» СТАТЬЯ
«Какаду» - Рышард Клысь
- Категория: Проза / Современная проза
- Название: «Какаду»
- Автор: Рышард Клысь
Шрифт:
Интервал:
Закладка:
Рышард Клысь
Предисловие
В настоящем томе представлено несколько произведений польского прозаика Рышарда Клыся, уже известного советскому читателю по повести «Какаду»[1].
Как-то один из польских критиков, давая оценку, книгам этого писателя, в том числе и его большому роману о Новой Гуте — «Ангелы будут плакать», заметил: «Я считаю, что лучшим произведением Клыся по-прежнему остается повесть „Какаду“».
Сам роман «Ангелы будут плакать» рецензент оценивал довольно сдержанно, приходя к справедливому выводу, что Р. Клысь остается по преимуществу писателем «оккупационной» темы, поскольку «этот период и его события оставили в его душе неизгладимый след».
К теме гитлеровской оккупации Польши Рышард Клысь обратился уже в первом своем романе — «Дорога в рай» (1960). Писатель воспроизвел в нем один из заключительных эпизодов минувшей войны на польских землях. В Бещадских горах горстка бойцов Армии Людовой огневым заслоном прикрывает отход большой группы женщин и детей, которую им удалось вывести из зоны фашистского оцепления и по договоренности с советским командованием переправить в расположение наших частей. Спасены сотни человеческих жизней, в неравной схватке с гитлеровцами гибнут почти все главные герои книги…
Написана эта вещь была крепкой, довольно уверенной для дебютанта рукой. Правда, сказалось известное творческое воздействие некоторых литературных образцов, в частности Э. Хемингуэя.

» ЗАДАНИЕ
Допишите продолжение предисловия о прозе Рышарда Клыся, начав сразу после его последнего предложения.

» ИМЕЮЩИЕСЯ ДАННЫЕ
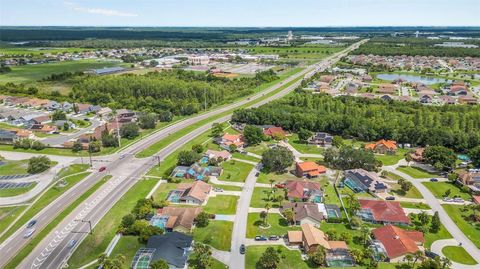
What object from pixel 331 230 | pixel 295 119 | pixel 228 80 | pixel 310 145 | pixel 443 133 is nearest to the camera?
pixel 331 230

» РЕЗУЛЬТАТ ВЫПОЛНЕНИЯ
Незаемными были, однако, драматический накал событий, поступки и рассуждения людей, незадолго до гибели размышляющих о будущем, о высокой цели — борьбе с врагом во имя свободы. Именно царство свободы, куда герои Клыся «грудью пролагают себе дорогу», и является для них тем «раем», без которого они не мыслят самой жизни. В романе утверждается активная позиция противодействия фашистскому злу…
Я намеренно остановился на первой книге Р. Клыся: она помогает понять, насколько определяющим в жизни как автора, так и его героев продолжает оставаться период войны, коллизии и конфликты тех лет. Сам писатель, подобно персонажу своего романа «Ангелы будут плакать», мог бы сказать, имея в виду людей своего поколения, переживших оккупацию: «Я один из них. Я вырос на этой земле. В этой стране. Я должен отстаивать свою правду».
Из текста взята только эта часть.